*COMPLETE THE FOLLOWING*.
1. Duplicate a passage from the travel blog word for word, beginning at the words "Update: My 7+" and stopping after "been in the UK!".
2. Condense the travel blog's paragraph that opens "And so it was" into a short bulleted list that keeps its main facts.
3. Answer these questions from the travel blog:
(a) For what time was the new cab booked after the flight change?
(b) How late did the flight to Boston leave?
(c) Which artefacts at the National Museum of Scotland especially interested the writer?

*DOCUMENT SEGMENT*.
***
Some observations about toilets and periods in Scotland

25 10 2024

Some observations about toilets and periods in Scotland:

  • many public and private (e.g. hotel) toilets have free period products for women (this should happen EVERYWHERE)
  • many toilets no longer have a central hand washing areas, instead incorporating a handbasin, soap and dryer in each cubicle (a very sensible idea)
  • some toilets don’t differentiate between male and female (we don’t differentiate at home, so why do we do so when out and about?)





QV2024: Leaving Edinburgh

25 10 2024

I’d just sat down to our final group dinner last night in Edinburgh when I got an email from British Airways (BA) telling me they’d cancelled my flight next morning but they’d get me in the next available. Well, the next available was actually 2 hours earlier, so instead of getting a cab at 6:30am, I booked one for 4:30am. Then I got another email from BA at 3:00am to tell me that that flight may delayed too!

And so it was. They’d boarded us all by 7:10am, but then we sat on the tarmac for an hour as London was supposed to get fog and so all flights were being staggered. I don’t think the fog actually happened so we took off around 8:30am, arriving around 10 by the time we got to the gate at Heathrow. After waiting ages for my bag, I had to take it up to departures and go through the check-in and bag drop and security processes there. Why? Because Qantas has this bizarre thing where you can’t add a leg to an existing flight after the initial booking if you PAID for the booking, but if you got the flights on points, you can — go figure!!! And BA wouldn’t check me through to Boston because I was on a separate ticket, so I had to do the whole security thing etc. in London as well as Edinburgh.

Anyhow, I made it to Heathrow and I’m now sitting in the BA lounge awaiting my flight, which leaves from a gate (still in same terminal) you have to take a transit train to get to!

Next stop, with luck, is Boston. Then back to London next week, then back to Perth.

Update: My 7+ hour flight to Boston left more than an hour late, and while US immigration was quick and simple, I can’t say the same for baggage collection. After well over 30 mins since the first bags came through, then the carousel stopping for 10 mins or more, it started again bringing the luggage for at least another 150 people on the plane. The only positive was that the worst of the evening rush hour traffic was over when we left Boston for New Hampshire, where I’m staying with my best friend for a few days.

Update: Google Maps kindly showed me where I’d been in the UK!





QV2024: Day 22: Edinburgh

25 10 2024

We had a totally free last full day today, so many of us slept in. How do I know? Because instead of seeing others in the group having breakfast at 7am, it was more like 9am… even the usually early birds!

I wandered off to the National Museum of Scotland (free entry) where I was especially interested in the neolithic, Roman and Viking artefacts. This is a wonderful museum, and you could spend days there. I decided not to do the animals, natural world, or technology and inventions areas at all (almost half the museum), instead focusing on the fashion and textiles area and the early Scottish history (from prehistoric to medieval times). The Scottish section takes up almost half the museum, as it should. The other reason not to do those areas was the number of primary school groups who were there!!!
***
*DATA LISTING*.
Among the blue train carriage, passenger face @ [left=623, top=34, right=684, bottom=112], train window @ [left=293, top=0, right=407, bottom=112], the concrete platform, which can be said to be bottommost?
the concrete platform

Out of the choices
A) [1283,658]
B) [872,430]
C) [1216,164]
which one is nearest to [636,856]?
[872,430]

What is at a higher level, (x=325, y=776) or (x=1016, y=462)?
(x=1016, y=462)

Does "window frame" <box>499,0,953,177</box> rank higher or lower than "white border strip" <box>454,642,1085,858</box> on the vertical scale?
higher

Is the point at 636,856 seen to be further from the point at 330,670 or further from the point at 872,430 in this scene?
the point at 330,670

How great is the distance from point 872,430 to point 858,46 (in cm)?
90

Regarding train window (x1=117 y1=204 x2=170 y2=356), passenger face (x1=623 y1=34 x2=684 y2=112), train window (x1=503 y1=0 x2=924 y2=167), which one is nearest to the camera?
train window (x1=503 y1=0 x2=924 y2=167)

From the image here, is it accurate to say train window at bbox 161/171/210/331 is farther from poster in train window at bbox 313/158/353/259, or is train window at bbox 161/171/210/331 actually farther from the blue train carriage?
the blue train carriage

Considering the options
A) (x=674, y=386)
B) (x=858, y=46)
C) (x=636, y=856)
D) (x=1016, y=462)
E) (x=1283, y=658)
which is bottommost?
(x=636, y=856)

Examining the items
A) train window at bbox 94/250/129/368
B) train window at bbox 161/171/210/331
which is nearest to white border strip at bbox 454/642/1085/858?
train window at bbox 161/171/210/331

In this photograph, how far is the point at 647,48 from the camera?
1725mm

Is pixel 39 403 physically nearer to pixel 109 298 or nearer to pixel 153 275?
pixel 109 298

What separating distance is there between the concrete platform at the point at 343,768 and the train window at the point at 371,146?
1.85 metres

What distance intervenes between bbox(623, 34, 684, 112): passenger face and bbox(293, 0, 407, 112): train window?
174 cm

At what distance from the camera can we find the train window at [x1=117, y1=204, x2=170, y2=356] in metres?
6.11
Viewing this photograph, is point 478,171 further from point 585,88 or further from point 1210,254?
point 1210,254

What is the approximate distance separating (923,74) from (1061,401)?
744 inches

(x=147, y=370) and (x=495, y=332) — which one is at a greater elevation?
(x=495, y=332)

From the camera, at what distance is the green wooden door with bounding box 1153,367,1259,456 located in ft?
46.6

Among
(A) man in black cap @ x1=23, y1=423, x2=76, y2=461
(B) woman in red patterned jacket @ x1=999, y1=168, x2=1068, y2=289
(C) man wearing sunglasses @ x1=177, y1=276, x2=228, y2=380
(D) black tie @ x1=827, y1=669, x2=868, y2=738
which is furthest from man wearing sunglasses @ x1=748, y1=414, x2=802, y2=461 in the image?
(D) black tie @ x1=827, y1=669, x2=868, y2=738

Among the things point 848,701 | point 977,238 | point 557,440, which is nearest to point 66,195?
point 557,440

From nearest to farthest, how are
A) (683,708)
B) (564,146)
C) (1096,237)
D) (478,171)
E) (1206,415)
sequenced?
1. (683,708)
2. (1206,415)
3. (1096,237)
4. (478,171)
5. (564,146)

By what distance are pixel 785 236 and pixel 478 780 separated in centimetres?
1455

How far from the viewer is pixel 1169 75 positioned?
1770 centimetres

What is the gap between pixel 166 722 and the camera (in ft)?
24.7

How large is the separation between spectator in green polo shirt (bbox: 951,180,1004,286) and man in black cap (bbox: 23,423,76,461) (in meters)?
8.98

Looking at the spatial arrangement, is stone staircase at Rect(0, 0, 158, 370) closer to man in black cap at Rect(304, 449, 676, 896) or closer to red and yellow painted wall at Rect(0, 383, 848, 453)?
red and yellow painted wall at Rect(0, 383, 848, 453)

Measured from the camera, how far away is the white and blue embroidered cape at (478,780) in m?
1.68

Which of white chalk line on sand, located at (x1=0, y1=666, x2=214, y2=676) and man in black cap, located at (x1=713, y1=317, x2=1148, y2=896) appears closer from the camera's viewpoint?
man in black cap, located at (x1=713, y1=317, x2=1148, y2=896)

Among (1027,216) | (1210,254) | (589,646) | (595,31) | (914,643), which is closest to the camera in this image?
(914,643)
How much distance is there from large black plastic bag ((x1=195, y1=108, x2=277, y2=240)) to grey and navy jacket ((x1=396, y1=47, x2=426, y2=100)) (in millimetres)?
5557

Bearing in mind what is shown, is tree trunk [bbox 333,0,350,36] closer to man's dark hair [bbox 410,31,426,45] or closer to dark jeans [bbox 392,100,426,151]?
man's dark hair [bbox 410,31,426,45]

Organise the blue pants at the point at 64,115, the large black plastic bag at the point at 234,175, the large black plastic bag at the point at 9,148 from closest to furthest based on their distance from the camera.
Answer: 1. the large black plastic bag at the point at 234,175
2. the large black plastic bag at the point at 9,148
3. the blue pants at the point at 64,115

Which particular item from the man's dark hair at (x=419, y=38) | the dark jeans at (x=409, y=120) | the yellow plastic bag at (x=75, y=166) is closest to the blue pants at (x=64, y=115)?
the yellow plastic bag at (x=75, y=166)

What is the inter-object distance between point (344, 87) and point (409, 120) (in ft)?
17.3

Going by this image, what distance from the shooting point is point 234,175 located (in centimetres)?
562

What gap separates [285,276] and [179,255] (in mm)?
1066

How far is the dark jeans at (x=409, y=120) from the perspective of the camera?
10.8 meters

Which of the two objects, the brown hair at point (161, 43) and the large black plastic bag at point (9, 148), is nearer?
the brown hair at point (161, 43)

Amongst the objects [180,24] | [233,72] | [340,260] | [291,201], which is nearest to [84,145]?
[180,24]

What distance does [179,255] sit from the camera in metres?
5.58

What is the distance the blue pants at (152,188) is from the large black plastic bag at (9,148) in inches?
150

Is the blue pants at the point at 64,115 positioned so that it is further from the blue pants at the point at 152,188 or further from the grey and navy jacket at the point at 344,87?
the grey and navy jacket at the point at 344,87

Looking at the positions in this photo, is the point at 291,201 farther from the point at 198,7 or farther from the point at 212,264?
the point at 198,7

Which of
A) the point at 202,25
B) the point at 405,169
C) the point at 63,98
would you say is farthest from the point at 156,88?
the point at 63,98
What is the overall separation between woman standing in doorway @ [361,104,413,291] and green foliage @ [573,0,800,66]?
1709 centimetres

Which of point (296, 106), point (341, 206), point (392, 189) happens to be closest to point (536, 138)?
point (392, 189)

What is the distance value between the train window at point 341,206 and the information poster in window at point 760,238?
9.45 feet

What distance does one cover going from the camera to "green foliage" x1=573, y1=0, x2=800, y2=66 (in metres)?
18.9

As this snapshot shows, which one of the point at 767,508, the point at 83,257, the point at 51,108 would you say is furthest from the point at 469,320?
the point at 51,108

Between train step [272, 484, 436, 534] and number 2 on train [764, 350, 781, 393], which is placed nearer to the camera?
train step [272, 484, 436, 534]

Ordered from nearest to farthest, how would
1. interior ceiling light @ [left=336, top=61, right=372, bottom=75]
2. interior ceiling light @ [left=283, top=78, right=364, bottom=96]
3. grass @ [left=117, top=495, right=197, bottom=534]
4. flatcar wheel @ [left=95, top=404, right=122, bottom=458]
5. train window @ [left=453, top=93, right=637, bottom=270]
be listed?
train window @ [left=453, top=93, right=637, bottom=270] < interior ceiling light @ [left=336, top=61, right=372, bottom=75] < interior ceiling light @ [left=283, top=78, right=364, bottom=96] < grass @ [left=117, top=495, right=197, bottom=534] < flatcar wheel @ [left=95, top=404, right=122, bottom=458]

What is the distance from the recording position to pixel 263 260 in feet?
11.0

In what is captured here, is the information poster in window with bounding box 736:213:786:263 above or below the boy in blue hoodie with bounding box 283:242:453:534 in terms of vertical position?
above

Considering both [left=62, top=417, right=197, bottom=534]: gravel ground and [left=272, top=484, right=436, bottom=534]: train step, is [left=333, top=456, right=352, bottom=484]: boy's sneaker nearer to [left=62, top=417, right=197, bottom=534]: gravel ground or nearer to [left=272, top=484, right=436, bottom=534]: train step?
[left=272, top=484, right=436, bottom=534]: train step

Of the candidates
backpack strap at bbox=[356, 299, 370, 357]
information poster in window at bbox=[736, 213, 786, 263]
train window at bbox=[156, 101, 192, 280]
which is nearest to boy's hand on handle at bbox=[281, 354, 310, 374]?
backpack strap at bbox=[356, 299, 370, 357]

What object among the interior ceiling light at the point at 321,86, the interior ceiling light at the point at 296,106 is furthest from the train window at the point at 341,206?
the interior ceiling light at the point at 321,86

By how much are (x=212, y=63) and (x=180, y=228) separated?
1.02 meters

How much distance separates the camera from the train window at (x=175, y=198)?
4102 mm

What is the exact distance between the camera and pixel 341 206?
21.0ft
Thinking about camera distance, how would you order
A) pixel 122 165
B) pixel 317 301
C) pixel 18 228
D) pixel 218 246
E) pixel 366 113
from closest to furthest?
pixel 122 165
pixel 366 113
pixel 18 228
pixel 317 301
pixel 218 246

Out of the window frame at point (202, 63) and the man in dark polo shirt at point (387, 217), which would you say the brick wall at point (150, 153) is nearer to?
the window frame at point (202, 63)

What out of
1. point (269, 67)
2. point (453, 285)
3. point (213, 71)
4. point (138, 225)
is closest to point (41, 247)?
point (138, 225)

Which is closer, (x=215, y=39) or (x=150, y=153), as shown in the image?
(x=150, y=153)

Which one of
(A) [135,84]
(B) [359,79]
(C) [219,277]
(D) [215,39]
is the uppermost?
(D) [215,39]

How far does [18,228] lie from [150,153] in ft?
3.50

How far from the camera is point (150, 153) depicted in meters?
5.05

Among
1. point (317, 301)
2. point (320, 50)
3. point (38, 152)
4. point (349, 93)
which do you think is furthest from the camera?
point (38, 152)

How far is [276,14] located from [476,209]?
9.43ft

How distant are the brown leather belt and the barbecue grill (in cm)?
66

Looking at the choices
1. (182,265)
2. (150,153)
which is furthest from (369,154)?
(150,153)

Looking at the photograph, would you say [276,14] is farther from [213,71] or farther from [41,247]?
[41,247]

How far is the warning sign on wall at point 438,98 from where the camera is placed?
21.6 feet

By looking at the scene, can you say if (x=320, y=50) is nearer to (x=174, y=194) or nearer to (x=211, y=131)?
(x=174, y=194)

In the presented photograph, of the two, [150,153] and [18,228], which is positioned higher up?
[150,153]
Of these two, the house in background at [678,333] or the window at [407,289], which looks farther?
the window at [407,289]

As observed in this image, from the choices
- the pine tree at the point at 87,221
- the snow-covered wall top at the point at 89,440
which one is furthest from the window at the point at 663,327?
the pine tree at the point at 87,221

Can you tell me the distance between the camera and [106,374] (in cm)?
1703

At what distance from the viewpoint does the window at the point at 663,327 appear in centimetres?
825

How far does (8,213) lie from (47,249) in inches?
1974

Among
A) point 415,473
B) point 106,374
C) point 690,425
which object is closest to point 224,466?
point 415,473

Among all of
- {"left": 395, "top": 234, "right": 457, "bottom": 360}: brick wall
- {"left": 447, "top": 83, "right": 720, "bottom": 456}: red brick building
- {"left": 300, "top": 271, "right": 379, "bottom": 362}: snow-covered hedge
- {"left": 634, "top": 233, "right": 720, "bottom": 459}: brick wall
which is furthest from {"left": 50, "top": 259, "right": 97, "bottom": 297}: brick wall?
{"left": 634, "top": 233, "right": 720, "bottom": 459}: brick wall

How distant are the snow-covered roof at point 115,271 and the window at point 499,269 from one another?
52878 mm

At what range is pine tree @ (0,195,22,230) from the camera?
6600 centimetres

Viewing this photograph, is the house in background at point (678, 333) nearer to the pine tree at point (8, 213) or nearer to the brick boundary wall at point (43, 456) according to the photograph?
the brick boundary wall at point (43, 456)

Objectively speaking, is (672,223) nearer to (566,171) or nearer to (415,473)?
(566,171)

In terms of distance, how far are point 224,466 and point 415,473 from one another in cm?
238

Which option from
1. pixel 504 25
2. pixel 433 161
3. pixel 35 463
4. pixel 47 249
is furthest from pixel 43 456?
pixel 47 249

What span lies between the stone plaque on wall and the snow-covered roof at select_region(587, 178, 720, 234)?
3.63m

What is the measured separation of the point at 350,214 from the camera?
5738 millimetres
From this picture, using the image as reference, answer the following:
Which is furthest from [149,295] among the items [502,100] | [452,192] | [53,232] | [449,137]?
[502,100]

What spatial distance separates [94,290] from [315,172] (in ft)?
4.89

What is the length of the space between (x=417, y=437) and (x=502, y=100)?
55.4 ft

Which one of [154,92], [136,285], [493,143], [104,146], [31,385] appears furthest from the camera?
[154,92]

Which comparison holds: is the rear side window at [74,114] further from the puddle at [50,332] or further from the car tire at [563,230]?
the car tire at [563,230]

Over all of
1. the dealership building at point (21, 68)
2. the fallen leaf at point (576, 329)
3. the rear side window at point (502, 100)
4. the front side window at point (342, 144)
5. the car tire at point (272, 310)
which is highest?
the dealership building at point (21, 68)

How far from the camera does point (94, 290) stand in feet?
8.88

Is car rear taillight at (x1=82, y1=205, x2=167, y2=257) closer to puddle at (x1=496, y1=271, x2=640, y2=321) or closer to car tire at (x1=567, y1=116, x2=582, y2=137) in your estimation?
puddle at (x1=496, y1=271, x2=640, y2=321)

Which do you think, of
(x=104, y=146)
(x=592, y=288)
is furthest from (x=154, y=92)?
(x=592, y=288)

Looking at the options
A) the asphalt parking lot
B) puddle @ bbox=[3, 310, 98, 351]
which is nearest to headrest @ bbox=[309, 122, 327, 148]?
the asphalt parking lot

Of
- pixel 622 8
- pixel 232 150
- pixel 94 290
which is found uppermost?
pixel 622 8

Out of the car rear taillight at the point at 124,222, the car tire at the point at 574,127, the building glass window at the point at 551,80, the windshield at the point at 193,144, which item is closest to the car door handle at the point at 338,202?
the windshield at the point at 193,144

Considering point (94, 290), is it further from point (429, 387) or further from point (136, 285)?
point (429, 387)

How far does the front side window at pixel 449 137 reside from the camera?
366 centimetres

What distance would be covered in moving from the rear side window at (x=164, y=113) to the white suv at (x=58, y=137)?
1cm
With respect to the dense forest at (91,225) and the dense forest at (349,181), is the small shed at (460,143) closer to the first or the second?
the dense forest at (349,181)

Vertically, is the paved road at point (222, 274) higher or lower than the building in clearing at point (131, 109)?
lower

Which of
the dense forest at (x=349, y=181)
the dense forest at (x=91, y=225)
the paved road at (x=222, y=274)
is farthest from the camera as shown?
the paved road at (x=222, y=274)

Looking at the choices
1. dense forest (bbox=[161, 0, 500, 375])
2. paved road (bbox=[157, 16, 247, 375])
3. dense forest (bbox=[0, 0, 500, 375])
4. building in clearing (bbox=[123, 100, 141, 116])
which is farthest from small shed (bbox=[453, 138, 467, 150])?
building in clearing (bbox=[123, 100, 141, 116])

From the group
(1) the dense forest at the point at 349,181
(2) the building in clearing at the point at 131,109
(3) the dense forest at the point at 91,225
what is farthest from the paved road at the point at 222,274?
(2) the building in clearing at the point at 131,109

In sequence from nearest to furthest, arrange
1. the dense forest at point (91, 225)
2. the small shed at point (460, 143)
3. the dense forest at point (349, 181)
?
***
*COMPLETE ANSWERS*.
1.
Update: My 7+ hour flight to Boston left more than an hour late, and while US immigration was quick and simple, I can’t say the same for baggage collection. After well over 30 mins since the first bags came through, then the carousel stopping for 10 mins or more, it started again bringing the luggage for at least another 150 people on the plane. The only positive was that the worst of the evening rush hour traffic was over when we left Boston for New Hampshire, where I’m staying with my best friend for a few days.

Update: Google Maps kindly showed me where I’d been in the UK!

2.
- Passengers were boarded by 7:10am, then sat on the tarmac for an hour because fog was expected in London and flights were being staggered.
- The writer doubts the fog actually came. The plane took off around 8:30am and reached the gate at Heathrow around 10.
- After a long wait for the bag, the writer had to take it up to departures and go through check-in, bag drop and security again.
- The reason is Qantas policy. A leg can't be added to an existing booking after the initial booking if the booking was paid for, though it can if the flights were on points.
- BA wouldn't check the bag through to Boston because it was a separate ticket. Security therefore had to be done in London as well as Edinburgh.

3.
(a) 4:30am
(b) More than an hour late
(c) The neolithic, Roman and Viking artefacts